El incesto era algo común, sobre todo entre reyes y príncipes.

En algún momento el agua que fluía se estanca y comienza a pudrirse. En la superficie aparecen capas de hongos que flotan a la deriva.

Agua estancada.

Agua encantada.

Cuando se está a punto de saltar a un río desde cierta altura, uno siempre piensa que se puede morir. No se sabe si debajo hay una gran piedra que no vemos a simple vista, o una corriente subterránea que nos impedirá volver a la superficie.

Cuando caigo y mi cuerpo flota en el aire, sé que es irreversible.

Al entrar al agua, todo se ensordece.

He entrado en otro mundo.

Veo grandes peces huyendo.

Veo el tamaño de la piedra sumergida que no vi desde arriba. Pienso que mi madre se moriría si supiera que he muerto por una enorme piedra, contra todas las enseñanzas y pronósticos.

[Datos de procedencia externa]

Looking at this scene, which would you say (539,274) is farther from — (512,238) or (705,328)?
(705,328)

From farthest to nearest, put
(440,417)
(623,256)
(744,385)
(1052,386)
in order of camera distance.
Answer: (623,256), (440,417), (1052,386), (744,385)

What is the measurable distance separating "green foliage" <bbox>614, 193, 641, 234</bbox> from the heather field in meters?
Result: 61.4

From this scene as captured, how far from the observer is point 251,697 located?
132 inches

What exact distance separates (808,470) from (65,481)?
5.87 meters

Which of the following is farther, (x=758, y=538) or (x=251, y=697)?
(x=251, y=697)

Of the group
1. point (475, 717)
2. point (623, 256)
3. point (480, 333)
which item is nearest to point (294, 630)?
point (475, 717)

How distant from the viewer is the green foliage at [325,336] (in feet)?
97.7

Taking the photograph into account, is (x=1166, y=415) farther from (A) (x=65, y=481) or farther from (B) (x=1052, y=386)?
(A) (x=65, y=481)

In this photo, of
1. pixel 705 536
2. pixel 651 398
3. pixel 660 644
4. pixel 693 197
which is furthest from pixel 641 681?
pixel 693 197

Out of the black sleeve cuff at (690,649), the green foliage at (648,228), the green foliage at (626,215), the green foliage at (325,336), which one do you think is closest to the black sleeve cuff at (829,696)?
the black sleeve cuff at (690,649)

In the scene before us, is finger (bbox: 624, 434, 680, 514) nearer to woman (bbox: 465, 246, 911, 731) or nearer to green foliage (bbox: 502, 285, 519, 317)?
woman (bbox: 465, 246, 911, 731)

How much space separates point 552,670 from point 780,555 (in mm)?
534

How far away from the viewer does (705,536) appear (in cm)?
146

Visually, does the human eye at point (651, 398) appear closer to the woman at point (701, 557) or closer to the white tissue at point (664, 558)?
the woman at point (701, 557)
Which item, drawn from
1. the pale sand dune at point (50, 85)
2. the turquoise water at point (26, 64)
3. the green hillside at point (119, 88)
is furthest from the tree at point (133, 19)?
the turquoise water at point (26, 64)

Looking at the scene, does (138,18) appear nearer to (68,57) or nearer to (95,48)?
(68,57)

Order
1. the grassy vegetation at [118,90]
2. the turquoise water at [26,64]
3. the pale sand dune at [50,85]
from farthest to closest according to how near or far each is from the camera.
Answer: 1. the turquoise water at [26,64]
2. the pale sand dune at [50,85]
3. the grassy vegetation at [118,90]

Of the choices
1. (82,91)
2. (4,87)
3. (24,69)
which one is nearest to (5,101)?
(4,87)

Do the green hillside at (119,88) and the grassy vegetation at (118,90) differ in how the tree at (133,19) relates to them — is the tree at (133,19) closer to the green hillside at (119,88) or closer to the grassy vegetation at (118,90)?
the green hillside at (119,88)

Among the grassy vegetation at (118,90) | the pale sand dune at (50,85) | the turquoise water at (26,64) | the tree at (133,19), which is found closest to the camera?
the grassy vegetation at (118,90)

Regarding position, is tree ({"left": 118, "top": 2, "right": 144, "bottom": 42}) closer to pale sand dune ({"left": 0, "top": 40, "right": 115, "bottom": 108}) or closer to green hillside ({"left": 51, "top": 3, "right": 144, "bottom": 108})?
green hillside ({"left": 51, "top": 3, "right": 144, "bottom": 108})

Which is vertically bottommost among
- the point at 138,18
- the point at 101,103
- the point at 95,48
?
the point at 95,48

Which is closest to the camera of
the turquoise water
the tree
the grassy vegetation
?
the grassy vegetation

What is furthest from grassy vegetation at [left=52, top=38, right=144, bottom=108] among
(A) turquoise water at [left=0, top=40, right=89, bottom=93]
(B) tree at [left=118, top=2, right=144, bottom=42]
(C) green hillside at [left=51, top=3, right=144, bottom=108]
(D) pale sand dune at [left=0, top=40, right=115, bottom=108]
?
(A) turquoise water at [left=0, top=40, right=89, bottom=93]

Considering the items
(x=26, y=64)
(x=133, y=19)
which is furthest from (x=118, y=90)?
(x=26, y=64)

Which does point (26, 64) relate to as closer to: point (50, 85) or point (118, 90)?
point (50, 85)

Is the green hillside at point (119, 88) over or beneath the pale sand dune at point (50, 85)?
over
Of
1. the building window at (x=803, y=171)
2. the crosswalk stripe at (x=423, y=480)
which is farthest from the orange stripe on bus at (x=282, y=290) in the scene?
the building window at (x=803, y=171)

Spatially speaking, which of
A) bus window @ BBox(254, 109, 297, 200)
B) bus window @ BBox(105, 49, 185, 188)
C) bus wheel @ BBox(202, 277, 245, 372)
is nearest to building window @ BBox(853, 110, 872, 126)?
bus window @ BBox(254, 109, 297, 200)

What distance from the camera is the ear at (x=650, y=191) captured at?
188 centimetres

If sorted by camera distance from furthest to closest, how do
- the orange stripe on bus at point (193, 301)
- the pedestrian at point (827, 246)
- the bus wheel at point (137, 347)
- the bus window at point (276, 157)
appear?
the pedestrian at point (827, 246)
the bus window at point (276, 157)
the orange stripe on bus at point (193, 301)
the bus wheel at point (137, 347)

Veo que estoy viva en otro mundo.

Abro los ojos.

Mi sangre se enfría como si la hubiera dormido en la heladera.

Estoy adentro de una inmensa tina burbujeante y llena de vida.

Estoy extrañamente viva.

Si miro hacia arriba puedo entrever el sol a través del agua.

La niña salió del agua y caminó desnuda hacia la costa que brillaba al sol. Allí fue vestida por el hijo del rey, quien la tomó por esposa.

O bien: la niña nunca salió del agua y se convirtió en una sirena.